Question

A diet of a sick person must contain at least 48 units of vitamin A and 64units of vitamin B. Two foods F1 and F2 are available. Food F1 costs Rs 6 per unit and food F2 costs Rs 10 per unit. One unit of food F1 contains 6 units of vitamin A and 7 units of vitamin B. One unit of food F2 contains 8 units of vitamin A and 12 units of vitamin B. Find the minimum cost for the diet that consists of mixture of these two foods and also meeting the minimum nutritional requirements

Answer 1

Hint: First assume let x units of food F1 is required and y units of food F2 is required. And also assume units of vitamin A as A and units of vitamin B as B then make two equations one for food F1 and other for food F2. Now, write an equation which consists of a mixture of foods F1 and F2 and apply the minimum vitamins requirement condition.

Complete step-by-step answer:
Let us assume x units of food F1 is required and y units of F2 is required.
Also assume “A” units of vitamin A and “B” units of vitamin B are required.

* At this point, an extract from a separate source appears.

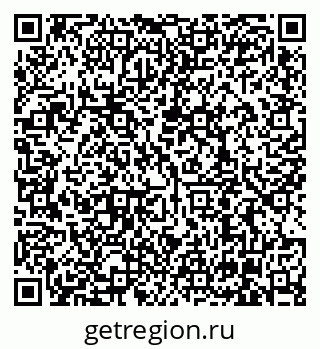 79630008684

It is given that food F1 contains 6 units of vitamin A and 7 units of vitamin B so writing this in the form of equation as follows:
F1 = 6A + 7B
Food F2 contains 8 units of vitamin A and 12 units of vitamin B so writing this in the form of equation as follows:
F2 = 8A + 12B
Now, it is also given that the minimum vitamin requirement for a sick person is 48 units of vitamin A and 64 units of vitamin B so applying this condition to the mixture of foods F1 and F2 we get in the form of equation as follows:
$x{{F}_{1}}+y{{F}_{2}}\ge 48A+64B$
Substituting the values of F1 and F2 in the above equation we get,
$\begin{align}
  & x\left( 6A+7B \right)+y\left( 8A+12B \right)\ge 48A+64B \\
 & \Rightarrow \left( 6x+8y \right)A+\left( 7x+12y \right)B\ge 48A+64B \\
\end{align}$
We are applying the minimum requirement criteria so ignore the inequality and then equating the coefficients of A and B in the above equation we get,
$\begin{align}
  & 6x+8y=48 \\
 & 7x+12y=64 \\
\end{align}$
We can write the equation 6x + 8y = 48 as 3x + 4y = 24. So, now we have two simultaneous equations to solve:
$\begin{align}
  & 3x+4y=24............Eq.(1) \\
 & 7x+12y=64...........Eq.(2) \\
\end{align}$
Multiply eq. (1) by 3 and then subtract eq. (2) from this multiplied eq. (1).
$\begin{align}
  & \text{ }9x+12y=72 \\
 & \dfrac{-7x-12y=-64}{2x+0=8} \\
\end{align}$
From the above calculation, x = 4. Substituting this value of x in eq. (1) we get,
$\begin{align}
  & 3\left( 4 \right)+4y=24 \\
 & \Rightarrow 4y=12 \\
 & \Rightarrow y=3 \\
\end{align}$
From the above calculation, we get x = 4 and y = 3.
Cost of per unit of food F1 is Rs 6 so cost of 4 units of food F1 is Rs 24.
Cost of per unit of food F2 is Rs 10 so cost of 3 units of food F2 is Rs 30.
Hence, the minimum cost of diet fulfilling minimum requirements is Rs 54 (24 + 30).

Note: In the above question we have used the inequality ≥ because the diet contains at least 48 units of vitamin A and 64 units of vitamin B so the equation having inequality ≥ means equal to or greater than.
The meaning of “at least x” is minimum x or greater than x.